Established in 1969, the school caters for approximately 1,500 students from Year 7 to Year 12. The school is operated by the New South Wales Department of Education within the part of the Fairfield school education area, in the Regional South district. Fairvale High School located in Fairfield West has an enrolment of 1500 students (co-educational and comprehensive), including 92% students from a Language Background other than English. The school has nine Special Education classes consisting of one Autism, three Mild Intellectual Disabilities, one Moderate Intellectual disability, two Behaviour disorder, one Emotional disturbance, and one Multi-Categorial class. The BD, ED and MC classes are situated off site at Canley Vale Tutorial Centre. There are 120 teachers, 30 administrative staff and three Deputy Principals.

Westfields Sports High School (abbreviated as WSHS) is a government-funded co-educational comprehensive and specialist secondary day school, with speciality in sports, located in Fairfield West, a western suburb of Sydney, New South Wales, Australia.

Established in 1963, the school caters for approximately 1,660 students in 2018, from Year 7 to Year 12, of whom three percent identified as Indigenous Australians and 66 percent were from a language background other than English.

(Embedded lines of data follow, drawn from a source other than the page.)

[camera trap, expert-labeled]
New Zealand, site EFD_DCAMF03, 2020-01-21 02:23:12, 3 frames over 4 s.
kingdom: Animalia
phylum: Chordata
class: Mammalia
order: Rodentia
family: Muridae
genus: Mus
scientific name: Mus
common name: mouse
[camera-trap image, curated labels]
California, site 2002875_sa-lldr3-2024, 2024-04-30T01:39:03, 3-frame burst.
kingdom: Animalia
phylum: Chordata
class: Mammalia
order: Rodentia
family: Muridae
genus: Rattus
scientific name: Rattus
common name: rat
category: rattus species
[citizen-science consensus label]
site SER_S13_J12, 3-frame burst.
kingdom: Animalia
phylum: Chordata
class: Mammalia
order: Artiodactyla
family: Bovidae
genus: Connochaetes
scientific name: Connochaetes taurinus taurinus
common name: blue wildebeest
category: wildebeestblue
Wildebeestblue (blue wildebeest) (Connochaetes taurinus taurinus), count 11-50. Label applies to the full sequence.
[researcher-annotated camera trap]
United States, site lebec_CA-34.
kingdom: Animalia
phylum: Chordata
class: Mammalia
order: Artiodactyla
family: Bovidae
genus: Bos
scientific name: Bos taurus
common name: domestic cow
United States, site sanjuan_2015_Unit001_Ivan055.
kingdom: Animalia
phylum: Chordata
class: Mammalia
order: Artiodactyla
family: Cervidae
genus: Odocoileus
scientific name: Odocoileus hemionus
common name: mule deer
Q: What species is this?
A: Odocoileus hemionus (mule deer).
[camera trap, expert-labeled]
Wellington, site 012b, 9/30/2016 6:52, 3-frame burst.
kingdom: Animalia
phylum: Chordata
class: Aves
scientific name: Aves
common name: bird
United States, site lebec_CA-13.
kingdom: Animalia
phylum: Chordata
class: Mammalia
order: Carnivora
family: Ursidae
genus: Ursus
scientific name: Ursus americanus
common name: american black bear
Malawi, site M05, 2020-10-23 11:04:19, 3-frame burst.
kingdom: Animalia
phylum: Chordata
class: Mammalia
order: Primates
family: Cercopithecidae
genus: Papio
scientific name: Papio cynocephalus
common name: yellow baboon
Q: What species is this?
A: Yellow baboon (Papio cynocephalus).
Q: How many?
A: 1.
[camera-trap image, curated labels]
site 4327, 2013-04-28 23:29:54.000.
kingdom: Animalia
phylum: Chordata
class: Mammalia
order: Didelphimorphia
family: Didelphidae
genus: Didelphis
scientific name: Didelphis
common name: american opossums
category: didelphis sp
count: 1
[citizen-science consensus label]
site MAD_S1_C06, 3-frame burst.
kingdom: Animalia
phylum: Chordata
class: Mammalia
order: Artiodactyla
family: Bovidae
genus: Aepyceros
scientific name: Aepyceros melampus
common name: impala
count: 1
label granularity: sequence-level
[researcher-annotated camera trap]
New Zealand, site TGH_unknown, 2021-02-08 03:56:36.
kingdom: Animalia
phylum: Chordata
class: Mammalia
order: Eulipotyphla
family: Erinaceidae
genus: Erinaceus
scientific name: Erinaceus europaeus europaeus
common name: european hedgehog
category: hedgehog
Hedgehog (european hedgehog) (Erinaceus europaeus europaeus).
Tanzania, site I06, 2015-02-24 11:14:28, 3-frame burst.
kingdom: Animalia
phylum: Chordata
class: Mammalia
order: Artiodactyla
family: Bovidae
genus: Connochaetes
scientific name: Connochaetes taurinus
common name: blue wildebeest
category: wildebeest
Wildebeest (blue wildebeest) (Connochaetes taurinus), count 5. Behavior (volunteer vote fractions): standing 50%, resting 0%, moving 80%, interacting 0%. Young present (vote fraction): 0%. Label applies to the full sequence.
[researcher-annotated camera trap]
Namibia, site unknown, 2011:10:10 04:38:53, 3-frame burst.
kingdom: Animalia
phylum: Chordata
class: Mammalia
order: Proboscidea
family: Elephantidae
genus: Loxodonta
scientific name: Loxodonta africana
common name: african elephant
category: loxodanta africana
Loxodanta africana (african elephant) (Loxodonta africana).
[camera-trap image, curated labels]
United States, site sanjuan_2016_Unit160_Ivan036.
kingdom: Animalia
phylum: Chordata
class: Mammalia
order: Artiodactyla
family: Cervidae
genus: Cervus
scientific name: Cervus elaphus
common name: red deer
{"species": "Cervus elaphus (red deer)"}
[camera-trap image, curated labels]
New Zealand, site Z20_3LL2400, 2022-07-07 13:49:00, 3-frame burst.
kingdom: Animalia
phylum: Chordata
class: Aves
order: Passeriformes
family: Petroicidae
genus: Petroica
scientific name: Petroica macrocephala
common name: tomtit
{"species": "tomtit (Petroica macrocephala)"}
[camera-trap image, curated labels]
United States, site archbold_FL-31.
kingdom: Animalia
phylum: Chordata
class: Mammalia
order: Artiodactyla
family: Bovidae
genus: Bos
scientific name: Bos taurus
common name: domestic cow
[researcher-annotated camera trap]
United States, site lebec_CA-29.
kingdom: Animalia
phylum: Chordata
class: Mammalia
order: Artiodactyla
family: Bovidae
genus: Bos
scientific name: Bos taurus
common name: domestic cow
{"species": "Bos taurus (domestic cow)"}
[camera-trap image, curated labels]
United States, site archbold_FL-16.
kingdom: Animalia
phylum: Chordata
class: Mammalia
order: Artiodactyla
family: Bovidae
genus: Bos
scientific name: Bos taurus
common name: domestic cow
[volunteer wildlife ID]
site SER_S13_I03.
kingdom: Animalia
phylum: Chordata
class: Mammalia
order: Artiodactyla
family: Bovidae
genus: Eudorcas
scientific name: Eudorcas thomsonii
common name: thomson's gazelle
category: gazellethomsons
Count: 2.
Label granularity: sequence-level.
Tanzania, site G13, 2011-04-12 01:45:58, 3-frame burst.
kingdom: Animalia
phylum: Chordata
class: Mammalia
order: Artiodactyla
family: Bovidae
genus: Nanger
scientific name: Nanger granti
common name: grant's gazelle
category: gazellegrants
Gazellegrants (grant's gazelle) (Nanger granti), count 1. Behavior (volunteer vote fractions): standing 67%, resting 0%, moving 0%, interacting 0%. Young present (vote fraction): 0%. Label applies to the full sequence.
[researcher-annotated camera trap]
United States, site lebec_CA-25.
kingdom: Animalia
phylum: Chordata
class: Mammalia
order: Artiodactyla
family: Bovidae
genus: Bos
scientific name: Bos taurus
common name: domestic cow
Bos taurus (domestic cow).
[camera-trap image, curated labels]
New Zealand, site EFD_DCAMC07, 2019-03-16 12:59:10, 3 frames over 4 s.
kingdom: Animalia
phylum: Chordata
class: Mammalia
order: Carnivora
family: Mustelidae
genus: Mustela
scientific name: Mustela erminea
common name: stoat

Westfields Sports High School is a member of the NSW Sports High Schools Association. The school sits on a total area of approximately seven hectares (seventeen acres).

Recreational areas
The Endeavour Sports Reserve, located near Orphan School Creek, is a large floodlit urban park and a sports ground that features shared soccer, cricket, league and hockey fields, and four tennis courts. The vegetation along the creek side has been identified by the NSW National Parks and Wildlife Service as a Cumberland Plain Endangered Ecological Community. The narrow woodland strip, which border the creek, feature a walking/cycling path, and are dominated by Eucalyptus moluccana and Eucalyptus tereticornis trees. Although not in the suburb, Brenan Park is adjacent to the northeastern vicinity of Fairfield West.

Population
At the 2021 census, there were 12,981 residents in Fairfield West.

The most common ancestries were Vietnamese (17.7%), Assyrian (11.9%), Chinese (8.8%), Australian (8.4%) and English (8.4%).

38.1% of people were born in Australia. The next most common countries of birth were Iraq (18.0	%), Vietnam (12.7%),Syria (4.7%), Cambodia (2.9%) and Lebanon (1.3%).

In Fairfield West 23.0% of people spoke only English at home. Other languages spoken at home included Vietnamese (18.9%), Assyrian Neo-Aramaic (11.4%), Arabic (11.2%), Chaldean Neo-Aramaic (6.3%) and Spanish (3.0%). If the Assyrian and Chaldean varieties were combined, then Neo-Aramaic will be the second most common spoken language at 17.7%.

The top responses for religious affiliation were Catholic (35.1%), Buddhism (14.5%), No Religion (12.8%), Unstated (7.1%) and Assyrian Church of the East (6.0%). The majority of dwellings (88.3%) were separate houses, with the remainder of dwellings being semi-detached or townhouses.

Notable residents
 Vic Hey (1912-1995), member of the Australian Rugby League Hall of Fame.
 Maria Tran, actress and filmmaker who grew up as a resident and went to Fairfield West Public School from year 4–6.